Up for sale is the 410-415, 420-425 MHz frequency, for mobile voice and data, which is suitable for CDMA technology.
But the Government is planning to sell this license for only one million Euro. This compares to the auctions for GSM, which Dialog (later bought by Orange) and Connex (later bought by Vodafone) purchased in 1996 at 50 million USD and the 44.4 million Euro price tags for the two most recent 3G licenses sold to Zapp and RCS&RDS. Existing operators Vodafone, Orange and Zapp-owners Telemobil all believe the prices should be aligned to previous licenses.
“Why there is such a huge discrepancy between the cost of the 3G license and the cost of this license doesn’t seem to make a lot of sense,” says CEO of Orange Romania Richard Moat.
The authorities argue that this license is not as substantial as the spectrum for 3G, but existing operators are shocked at the massive reduction.
“When a regulator fixes a price significantly below what was sold before and the restricts who can bid for it, this is completely unfair,” says CEO of Zapp Romania Chris Bataillard. “Either a regulator gives frequencies away or auctions them at a similar rate.
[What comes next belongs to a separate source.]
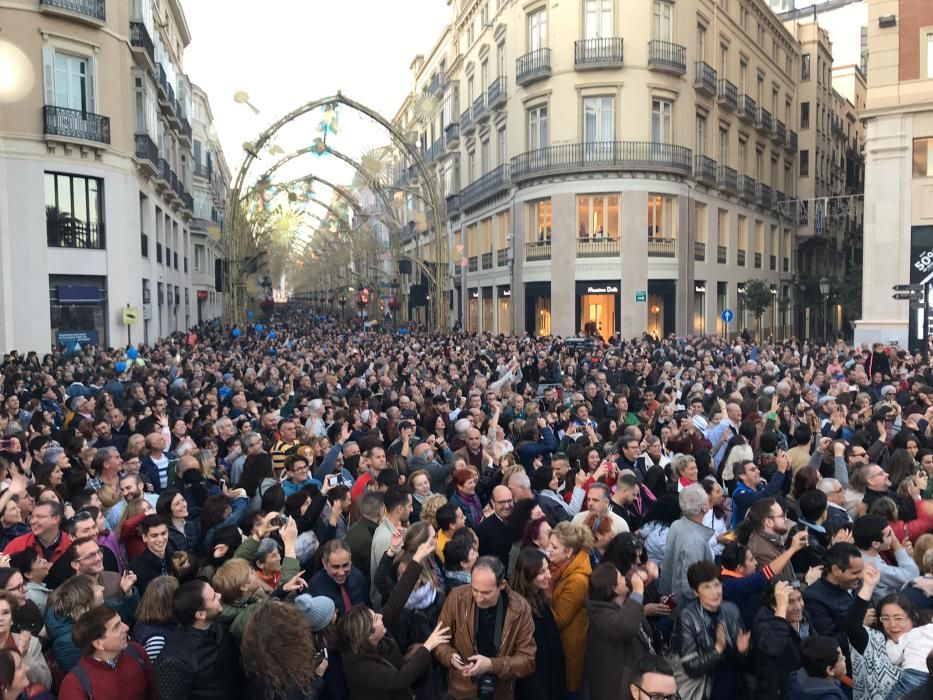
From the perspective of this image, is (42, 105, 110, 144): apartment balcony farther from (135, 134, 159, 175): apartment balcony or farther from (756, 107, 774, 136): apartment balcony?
(756, 107, 774, 136): apartment balcony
They cannot be different from one year to another.”
The Diplomat asked the European Commissioner for Information Society and Media, Viviane Reding, if she believed the auction of the license could be accused of being anti-competitive. “It is for a member state and not for the European Commission to decide the way the frequencies are going to be handled,” she said. “Prices should be brought down so that more competition can come into the market.”